What is "Economic Context" and how does it affect retirement income plans?

How economic context can be applied to Income Lab plan outputs and analyses.

Last published on: October 31, 2025

The amount that most households can spend at any given point in retirement is influenced by economic and market factors such as inflation, interest rates, and equity valuations. Advisors can use economic context to inform their retirement income planning and management either as part of client communication, as part of plan analysis, or both. (For more on this topic, please see How To Use Economic Context In Retirement Income Decision-Making from Kitces.com.)

Income Lab displays economic context in the Historical Analysis graph by shading in blue those periods that are most like the present in economic terms (based on these economic factors). You can move the "Economic Context" slider below the graph to change the amount of the graph that is "filtered out" in grey. (The "High Context" setting to the left filters out 2/3 of history.)

 

 

Advisors can use this view to talk with clients about economic conditions and how they affect retirement income.

For plans that use the Historical Analysis Method, the economic setting, Economic Context, also helps produce the plan's spending capacity and guardrails by affecting the range of scenarios that the plan considers likely or possible.

Economic Context tilts proposed spending capacity up or down depending on whether current economic indicators suggest that retirement income risk is currently low or high. If an advisor includes economic context in a plan, proposed income at any given point could be higher or lower than it would be if economic context were not included.

 

Estimated Retirement Income Risk Spending Capacity
Higher than average Lower than average
Lower than average Higher than average


 

 

 

 

For example, in the historical analysis graph above, the economic context removes (marks in grey) many high-income scenarios from consideration (1915-1925, 1945-1955, 1976 to the early 1990s). Focusing the analysis on lower-spending scenarios depresses the plan's spending compared to a plan that doesn't use economic context.
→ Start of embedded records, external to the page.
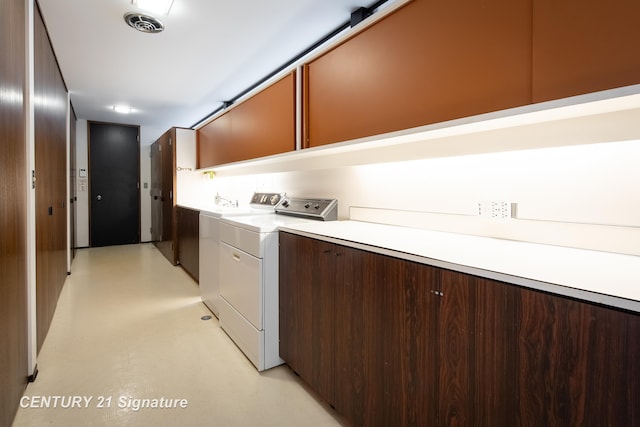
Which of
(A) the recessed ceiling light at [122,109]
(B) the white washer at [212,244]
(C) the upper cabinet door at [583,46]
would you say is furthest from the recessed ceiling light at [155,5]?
(A) the recessed ceiling light at [122,109]

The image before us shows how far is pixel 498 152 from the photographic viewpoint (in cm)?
148

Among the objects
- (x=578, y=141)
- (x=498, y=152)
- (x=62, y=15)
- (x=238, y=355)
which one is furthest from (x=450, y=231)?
(x=62, y=15)

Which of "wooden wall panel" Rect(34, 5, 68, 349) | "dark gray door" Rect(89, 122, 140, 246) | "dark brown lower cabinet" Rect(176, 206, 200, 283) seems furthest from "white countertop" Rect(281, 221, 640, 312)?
"dark gray door" Rect(89, 122, 140, 246)

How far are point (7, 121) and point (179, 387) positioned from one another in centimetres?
162

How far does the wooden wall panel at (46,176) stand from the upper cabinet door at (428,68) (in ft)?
6.56

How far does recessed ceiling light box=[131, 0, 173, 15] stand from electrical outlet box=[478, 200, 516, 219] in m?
2.35

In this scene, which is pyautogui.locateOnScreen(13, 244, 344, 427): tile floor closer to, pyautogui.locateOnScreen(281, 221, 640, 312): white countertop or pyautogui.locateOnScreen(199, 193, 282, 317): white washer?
pyautogui.locateOnScreen(199, 193, 282, 317): white washer

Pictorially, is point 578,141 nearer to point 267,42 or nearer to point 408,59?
point 408,59

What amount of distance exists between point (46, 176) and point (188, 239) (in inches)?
65.3

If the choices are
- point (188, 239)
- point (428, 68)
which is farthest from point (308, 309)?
point (188, 239)

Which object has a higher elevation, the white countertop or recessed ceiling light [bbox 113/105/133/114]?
recessed ceiling light [bbox 113/105/133/114]

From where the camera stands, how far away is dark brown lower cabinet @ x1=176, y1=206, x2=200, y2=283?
3645 mm

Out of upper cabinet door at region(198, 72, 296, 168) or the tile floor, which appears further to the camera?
upper cabinet door at region(198, 72, 296, 168)

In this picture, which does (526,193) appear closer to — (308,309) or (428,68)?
(428,68)
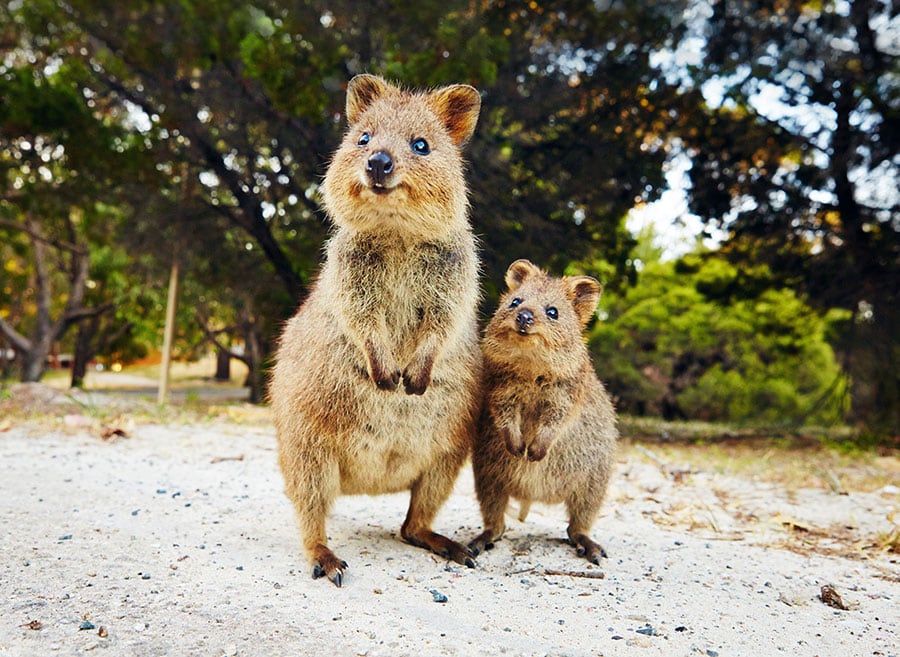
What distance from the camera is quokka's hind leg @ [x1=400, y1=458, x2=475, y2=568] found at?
11.9 feet

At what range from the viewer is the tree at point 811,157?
8.79m

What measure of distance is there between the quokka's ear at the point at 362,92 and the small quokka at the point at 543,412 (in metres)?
1.11

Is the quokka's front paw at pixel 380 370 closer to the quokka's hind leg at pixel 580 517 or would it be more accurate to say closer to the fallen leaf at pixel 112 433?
the quokka's hind leg at pixel 580 517

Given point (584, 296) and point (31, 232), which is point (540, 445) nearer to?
point (584, 296)

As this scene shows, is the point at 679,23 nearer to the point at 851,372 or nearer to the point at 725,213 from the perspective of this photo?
the point at 725,213

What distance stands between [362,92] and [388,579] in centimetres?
228

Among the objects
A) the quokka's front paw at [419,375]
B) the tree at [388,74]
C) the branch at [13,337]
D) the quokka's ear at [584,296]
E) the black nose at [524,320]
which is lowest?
the branch at [13,337]

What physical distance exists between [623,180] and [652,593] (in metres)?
6.99

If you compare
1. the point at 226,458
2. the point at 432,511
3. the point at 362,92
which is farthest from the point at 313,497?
the point at 226,458

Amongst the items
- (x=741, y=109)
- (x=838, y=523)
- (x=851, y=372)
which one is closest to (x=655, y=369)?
(x=851, y=372)

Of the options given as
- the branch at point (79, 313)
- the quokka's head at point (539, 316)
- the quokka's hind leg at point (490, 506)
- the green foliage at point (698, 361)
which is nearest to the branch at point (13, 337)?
the branch at point (79, 313)

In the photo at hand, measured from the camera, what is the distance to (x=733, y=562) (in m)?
3.92

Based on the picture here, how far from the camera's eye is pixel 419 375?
3.18 metres

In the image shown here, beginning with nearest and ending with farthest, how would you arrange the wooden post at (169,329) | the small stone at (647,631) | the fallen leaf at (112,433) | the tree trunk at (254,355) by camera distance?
the small stone at (647,631)
the fallen leaf at (112,433)
the wooden post at (169,329)
the tree trunk at (254,355)
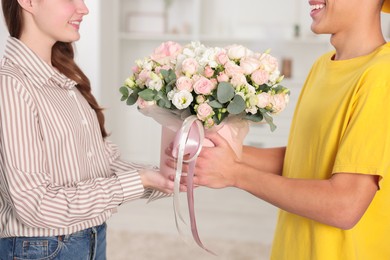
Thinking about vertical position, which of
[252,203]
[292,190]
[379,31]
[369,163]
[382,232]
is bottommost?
[252,203]

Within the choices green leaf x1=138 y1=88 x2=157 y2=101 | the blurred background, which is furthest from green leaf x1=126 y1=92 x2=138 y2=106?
the blurred background

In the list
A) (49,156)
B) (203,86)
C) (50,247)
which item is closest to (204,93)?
(203,86)

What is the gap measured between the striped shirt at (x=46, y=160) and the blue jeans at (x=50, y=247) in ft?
0.07

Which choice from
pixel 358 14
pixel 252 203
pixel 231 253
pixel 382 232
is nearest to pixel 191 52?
pixel 358 14

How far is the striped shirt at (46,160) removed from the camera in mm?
1646

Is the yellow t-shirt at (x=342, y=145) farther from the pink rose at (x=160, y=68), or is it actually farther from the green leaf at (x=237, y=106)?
the pink rose at (x=160, y=68)

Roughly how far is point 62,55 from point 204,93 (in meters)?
0.64

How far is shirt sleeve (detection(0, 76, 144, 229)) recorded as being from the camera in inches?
64.6

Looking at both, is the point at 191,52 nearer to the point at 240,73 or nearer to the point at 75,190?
the point at 240,73

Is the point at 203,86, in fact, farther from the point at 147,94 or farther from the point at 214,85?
the point at 147,94

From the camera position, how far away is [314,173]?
1795 millimetres

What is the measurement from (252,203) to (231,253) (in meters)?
1.57

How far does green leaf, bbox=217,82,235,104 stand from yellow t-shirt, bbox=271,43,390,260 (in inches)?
11.8

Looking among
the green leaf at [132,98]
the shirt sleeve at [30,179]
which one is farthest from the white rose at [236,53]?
the shirt sleeve at [30,179]
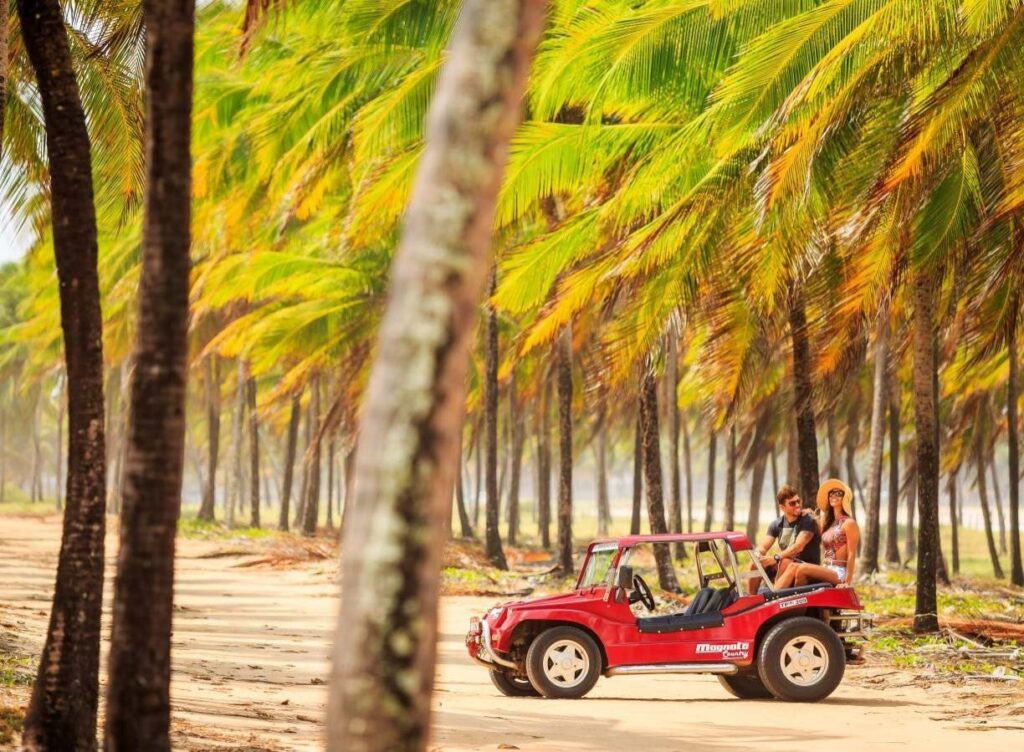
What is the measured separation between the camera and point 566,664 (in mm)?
10562

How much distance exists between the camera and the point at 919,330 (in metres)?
14.1

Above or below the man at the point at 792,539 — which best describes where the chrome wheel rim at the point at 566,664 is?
below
When this more-conservative plan is tested in the Test Plan section or in the Retirement Stress Test, it has fewer downward adjustments. For example, the overall income experience results for a plan with a high economic context applied show 90/10 above/below plan results.

 

 

You can remove economic context from a plan by moving the Economic Context slider below the Historical Analysis graph all the way to the left and clicking the blue "Apply new Economic Context to plan" option. When the economic context is removed from the plan above, it results in higher spending and an 81/19 above/below plan split in the Test Plan section.

 

 

Each month, Income Lab’s Economic Context engine takes in a wide array of new economic and market data, incorporates it into the Income Lab engine, and monitors implemented plans using this up-to-date picture of retirement-relevant economic factors. This ensures that advisors who include economic factors in their advice are never using stale data.